## Start DATASET CONTENT

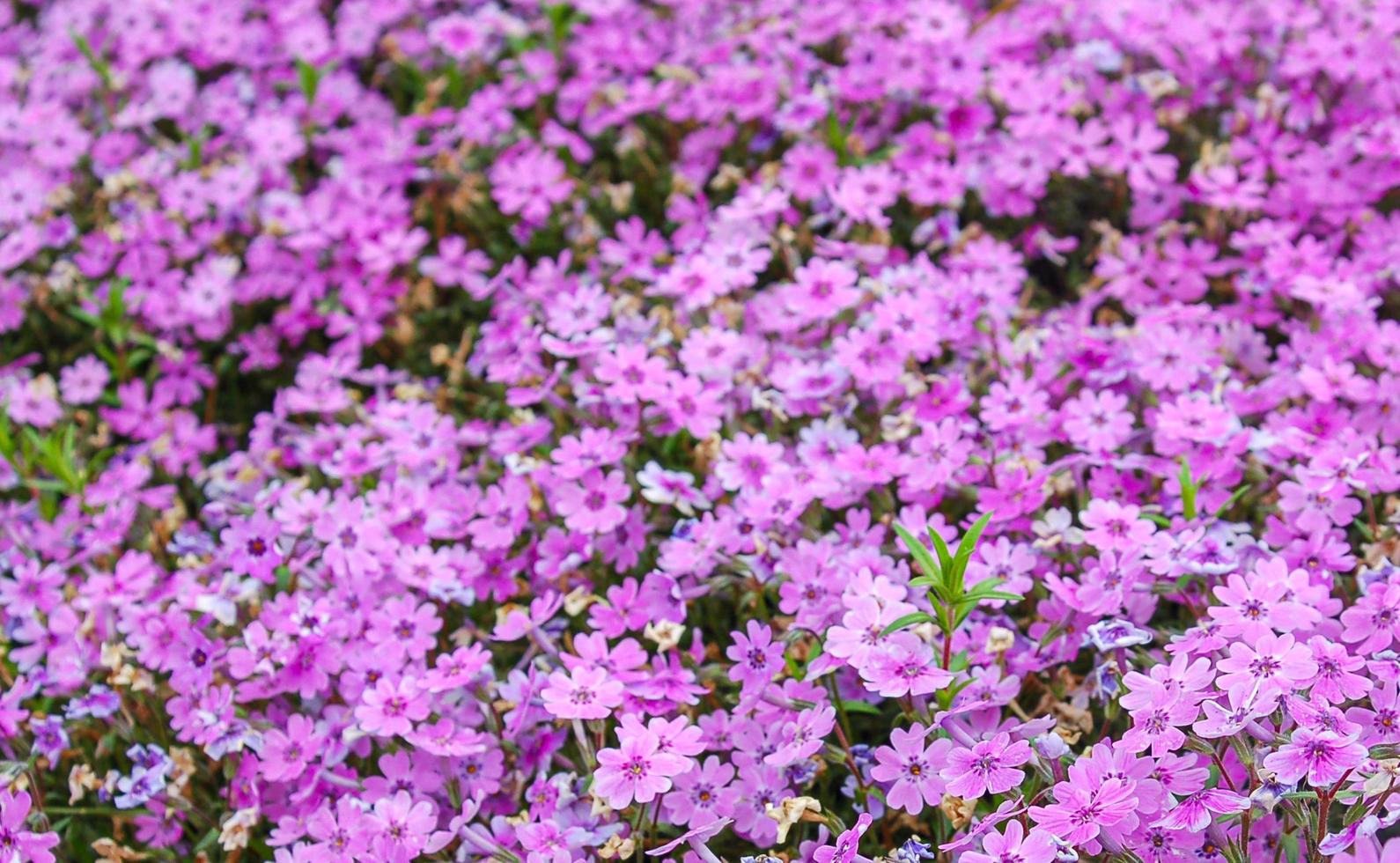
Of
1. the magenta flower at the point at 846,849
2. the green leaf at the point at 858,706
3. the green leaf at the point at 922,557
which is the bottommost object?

## End DATASET CONTENT
## Start DATASET CONTENT

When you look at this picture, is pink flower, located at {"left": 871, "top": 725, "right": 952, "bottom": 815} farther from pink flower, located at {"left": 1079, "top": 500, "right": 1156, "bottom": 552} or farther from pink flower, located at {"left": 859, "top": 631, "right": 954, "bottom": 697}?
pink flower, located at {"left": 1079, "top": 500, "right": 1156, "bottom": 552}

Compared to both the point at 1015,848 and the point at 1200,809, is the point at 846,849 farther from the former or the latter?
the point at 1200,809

## End DATASET CONTENT

__YOUR TASK__.
List every line of the entries above that contains the string "pink", copying each such line in full.

__TASK ANSWER__.
When you look at this picture, is pink flower, located at {"left": 871, "top": 725, "right": 952, "bottom": 815} farther from pink flower, located at {"left": 1079, "top": 500, "right": 1156, "bottom": 552} or farther from pink flower, located at {"left": 859, "top": 631, "right": 954, "bottom": 697}?
pink flower, located at {"left": 1079, "top": 500, "right": 1156, "bottom": 552}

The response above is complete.